Court declines to set aside order barring Ruto CASs from assuming office
The 50 Chief Administrative Secretaries appointed by President William Ruto will continue staying away from office pending the court ruling on whether to lift interim orders that blocked them from assuming office, even though some of them have reported to work.
This is after Justice Hedwig Ong’udi declined requests by the CASs to set aside the temporary orders issued last week from twin petitions filed by the Law Society of Kenya and activists.
The petitions are challenging President Ruto’s powers to appoint 50 CASs instead of 23 as recommended by the Public Service Commission.
At least seven CASs reported to their offices on Monday and were allocated duties. They include Mr Samuel ole Tunai, Ms Millicent Omanga and Ambassador Mohamud Saleh. They were appointed to the Ministry of Interior & National Administration and welcomed on Monday by Cabinet Secretary Prof Kithure Kindiki.
He also allocated them different responsibilities at the power docket subject to the outcome of the ongoing judicial processes.
Others who reported to their workstations include Ms Ann Wanjiku Mwangi, Mr Edwin Sudi Wandabusi and Mr Nicholas Ngabiya Rioba who were appointed to the Office of the Deputy President.
Former Kisii deputy governor Joash Maangi, who was appointed to the Ministry of Foreign Affairs, also reported to his new office.
CASs Dennis Itumbi, Evans Kidero, Samuel Tunai and Nicholas Gumbo on Tuesday pleaded with the court to lift the temporary orders and allow them to return to the offices, which they had held for one day.
Through lawyers Adrian Kamotho, Peter Wanyama and Jotham Arwa, they said the interim conservatory orders should be lifted because they are giving the petitioners an uneven and unfair field on the dispute.
“The conservatory orders have given the petitioners uneven and unfair advantage in the field in a matter that involves total misapprehension and misunderstanding of the provisions regarding powers of the President. Since the CASs hold office, the issue of conservatory orders should be determined at the earliest possible opportunity,” said Mr Wanyama.
“The petitioners are going to this battle with undue advantage,” he stated.
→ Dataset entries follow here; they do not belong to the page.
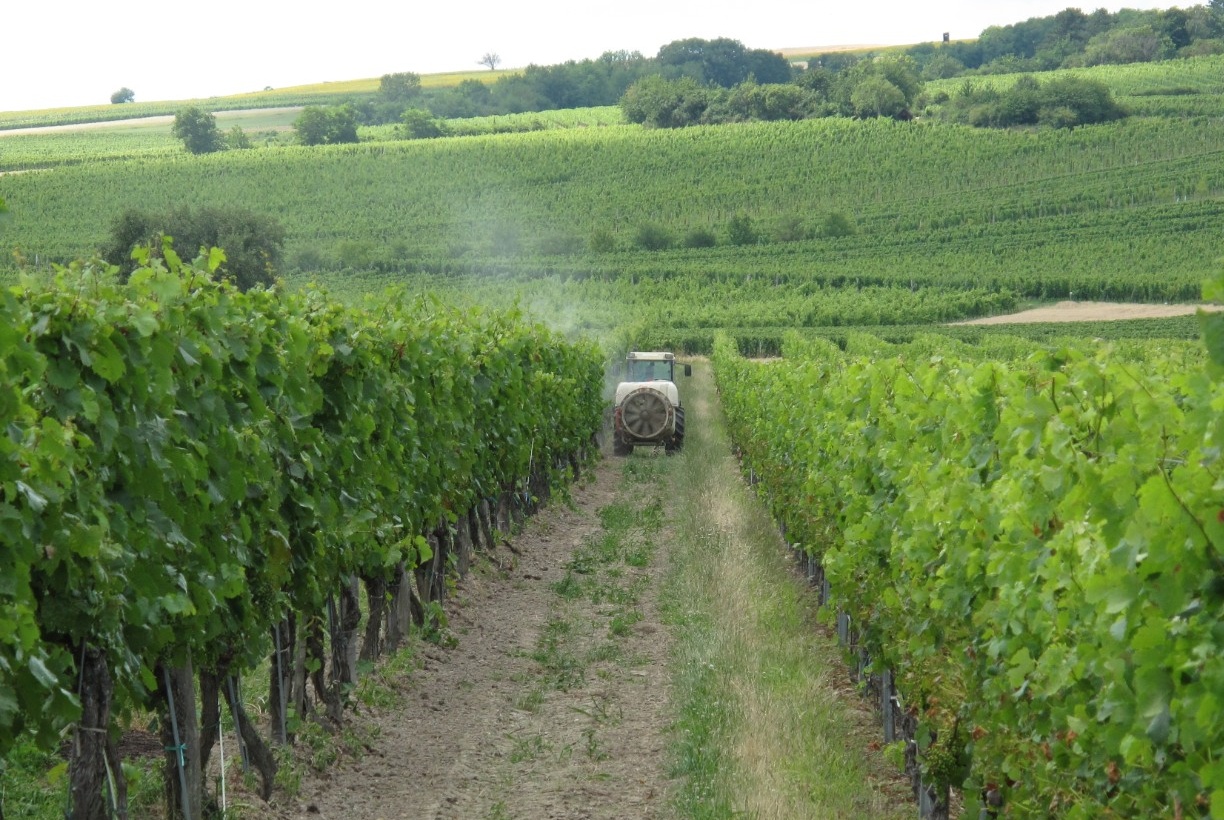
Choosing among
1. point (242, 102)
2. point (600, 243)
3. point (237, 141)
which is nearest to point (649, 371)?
point (600, 243)

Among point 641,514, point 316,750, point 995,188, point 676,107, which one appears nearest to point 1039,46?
point 676,107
He was representing Nicholas Gumbo and Evans Kidero.
Lawyer Kamotho, for Mr Itumbi, said the petitioners "misled the court to obtain irregular orders".
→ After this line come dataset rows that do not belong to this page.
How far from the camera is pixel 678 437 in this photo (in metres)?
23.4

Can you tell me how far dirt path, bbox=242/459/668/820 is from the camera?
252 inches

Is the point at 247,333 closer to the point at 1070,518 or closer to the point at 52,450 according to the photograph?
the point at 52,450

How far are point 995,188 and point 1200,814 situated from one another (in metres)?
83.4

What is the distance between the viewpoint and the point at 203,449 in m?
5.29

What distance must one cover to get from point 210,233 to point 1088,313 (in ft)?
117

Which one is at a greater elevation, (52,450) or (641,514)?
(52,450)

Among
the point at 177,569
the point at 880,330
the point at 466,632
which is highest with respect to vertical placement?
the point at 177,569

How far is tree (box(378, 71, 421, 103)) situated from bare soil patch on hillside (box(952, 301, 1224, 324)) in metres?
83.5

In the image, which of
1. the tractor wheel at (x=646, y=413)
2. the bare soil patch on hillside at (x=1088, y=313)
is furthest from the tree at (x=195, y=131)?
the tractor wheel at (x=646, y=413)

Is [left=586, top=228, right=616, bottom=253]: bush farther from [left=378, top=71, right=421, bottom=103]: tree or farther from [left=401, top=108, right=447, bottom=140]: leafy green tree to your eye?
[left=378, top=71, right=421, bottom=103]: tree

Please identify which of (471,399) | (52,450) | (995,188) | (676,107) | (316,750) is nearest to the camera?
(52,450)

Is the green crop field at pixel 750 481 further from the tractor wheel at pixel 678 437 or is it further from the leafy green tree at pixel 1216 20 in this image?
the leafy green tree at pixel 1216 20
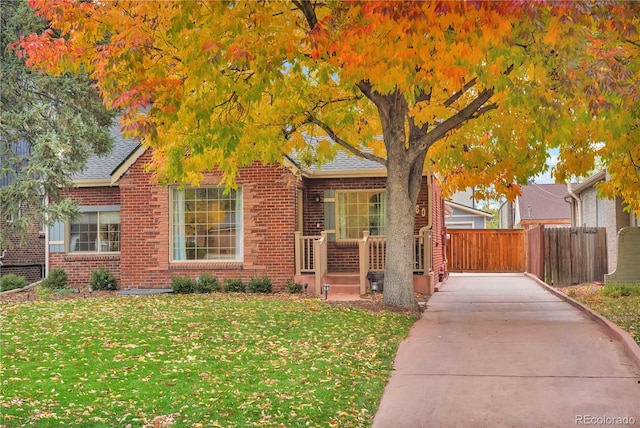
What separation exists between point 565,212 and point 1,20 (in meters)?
34.4

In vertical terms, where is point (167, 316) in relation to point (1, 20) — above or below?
below

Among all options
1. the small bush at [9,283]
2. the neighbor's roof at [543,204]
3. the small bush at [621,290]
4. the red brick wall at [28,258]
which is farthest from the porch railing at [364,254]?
the neighbor's roof at [543,204]

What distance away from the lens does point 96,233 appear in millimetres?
20297

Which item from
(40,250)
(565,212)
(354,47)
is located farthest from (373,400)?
(565,212)

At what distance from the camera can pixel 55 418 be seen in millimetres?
5953

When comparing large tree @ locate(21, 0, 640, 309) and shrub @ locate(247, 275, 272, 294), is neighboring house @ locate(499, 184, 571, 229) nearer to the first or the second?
shrub @ locate(247, 275, 272, 294)

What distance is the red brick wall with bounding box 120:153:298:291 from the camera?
18234mm

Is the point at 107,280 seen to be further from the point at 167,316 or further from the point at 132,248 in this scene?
the point at 167,316

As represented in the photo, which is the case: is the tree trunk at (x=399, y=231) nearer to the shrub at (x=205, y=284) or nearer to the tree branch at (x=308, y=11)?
the tree branch at (x=308, y=11)

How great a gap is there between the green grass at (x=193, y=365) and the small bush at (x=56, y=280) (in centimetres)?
666

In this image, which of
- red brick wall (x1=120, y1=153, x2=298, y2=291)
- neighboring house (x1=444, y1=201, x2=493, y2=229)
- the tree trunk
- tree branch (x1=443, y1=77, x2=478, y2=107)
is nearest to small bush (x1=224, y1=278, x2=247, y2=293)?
red brick wall (x1=120, y1=153, x2=298, y2=291)

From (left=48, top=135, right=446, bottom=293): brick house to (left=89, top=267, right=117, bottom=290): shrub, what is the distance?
0.23m

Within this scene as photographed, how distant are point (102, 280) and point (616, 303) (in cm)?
1299

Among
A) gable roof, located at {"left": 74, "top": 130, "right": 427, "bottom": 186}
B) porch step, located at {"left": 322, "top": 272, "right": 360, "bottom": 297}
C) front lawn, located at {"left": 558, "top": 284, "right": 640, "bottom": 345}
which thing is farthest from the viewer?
gable roof, located at {"left": 74, "top": 130, "right": 427, "bottom": 186}
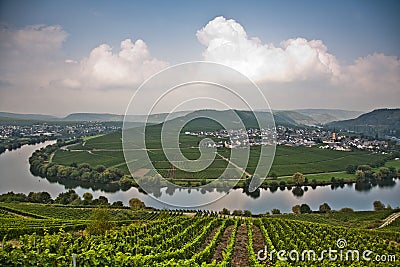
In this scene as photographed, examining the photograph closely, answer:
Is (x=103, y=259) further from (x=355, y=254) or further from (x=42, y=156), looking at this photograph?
(x=42, y=156)

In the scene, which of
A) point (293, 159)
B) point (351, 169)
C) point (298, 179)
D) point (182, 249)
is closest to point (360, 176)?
point (351, 169)

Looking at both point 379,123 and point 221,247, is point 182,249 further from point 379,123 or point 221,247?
point 379,123

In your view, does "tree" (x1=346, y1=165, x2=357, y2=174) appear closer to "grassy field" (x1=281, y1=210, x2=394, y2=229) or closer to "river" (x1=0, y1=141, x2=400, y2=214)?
"river" (x1=0, y1=141, x2=400, y2=214)

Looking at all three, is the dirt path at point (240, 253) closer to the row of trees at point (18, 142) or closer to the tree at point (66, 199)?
the tree at point (66, 199)

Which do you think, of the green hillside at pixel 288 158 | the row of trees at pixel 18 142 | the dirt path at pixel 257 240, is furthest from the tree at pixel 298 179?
the row of trees at pixel 18 142

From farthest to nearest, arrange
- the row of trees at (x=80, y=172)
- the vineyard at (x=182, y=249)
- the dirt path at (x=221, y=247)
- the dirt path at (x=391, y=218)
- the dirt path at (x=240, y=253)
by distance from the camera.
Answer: the row of trees at (x=80, y=172) → the dirt path at (x=391, y=218) → the dirt path at (x=221, y=247) → the dirt path at (x=240, y=253) → the vineyard at (x=182, y=249)

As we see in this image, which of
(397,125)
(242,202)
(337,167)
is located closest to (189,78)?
(242,202)

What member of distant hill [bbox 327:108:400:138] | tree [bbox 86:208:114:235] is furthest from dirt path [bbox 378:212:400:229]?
distant hill [bbox 327:108:400:138]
He said the petitioners failed to disclose that the process leading to the appointments is anchored by Gazette Notice, which has never been suspended nor invalidated by any court. He said the gazette notice remains sound, valid and effective.
"The petitioners deceptively failed to disclose pertinent and germane material to the court. Consequently, the Petitioners knowingly misled the court to issue an injunctive order that would never have been issued, had the Petitioners not irregularly withheld critical matters from the court," said lawyer Kamotho.
They told the court that the orders were issued irregularly and were intended to "subvert the operations of the Government".
Mr Kamotho added that there is no known law that caps the number of Chief Administrative Secretaries at 23.
"The number of office holders to recommend is purely within the province of the PSC based on a comprehensive workload analysis among other relevant considerations. The court cannot be invited to render drastic reliefs as sought here on the basis of legally non-binding proposals borne in the correspondence by Mr Joseph Kinyua, former head of public service," said lawyer Kamotho.
He added that the petitioners "fraudulently misled the court to issue irregular orders, by cunningly stating that the appointments contravened an unauthenticated letter addressed to the Chairperson of the Public Service Commission by Mr Joseph Kinyua, a former head of public service requesting for a vacancy declaration of 23 vacancies.”
The CASs backed the Attorney-General, Public Service Commission and the Salaries and Remuneration Commission in pushing for the striking out of the petitions for being filed in the wrong forum –the High Court (Constitutional and Human Rights division) instead of the Employment and Labour Relations Court.
The legal dispute stemmed from twin petitions filed by rights activist Eliud Matindi, the Law Society of Kenya and Katiba Institute.
Among the issues that cropped up in court is the authority of the High Court (Constitutional and Human Rights division) to hear and determine the lawsuits, empanelment of the bench and consolidation of the two petitions.
Another issue that arose involves is whether the court will allow LSK and Katiba Institute to amend their petition.
Mr Matindi urged the court to consolidate the two files and refer them to the Chief Justice for appointment of a three-judge bench on grounds that the case raises substantial issues of law. He did not identify the said issues.
Attorney-General Justin Muturi asked the court to first handle the issue of jurisdiction before engaging on the merits of the petitions.
Together with PSC and the SRC, the AG want the court to first determine the question of jurisdiction before any other application is dealt with.
Katiba Institute and LSK through lawyer Dudley Ochiel sought permission to amend their suit, a move that was opposed by the four CASs.
“We wish to amend the petition to indicate that the 50 CASs violated Article 3 of the Constitution by failure to reject their appointments to an unconstitutional office,” said Mr Ochiel.
The case will be mentioned on Friday for directions before Justice Hedwig Ong’udi.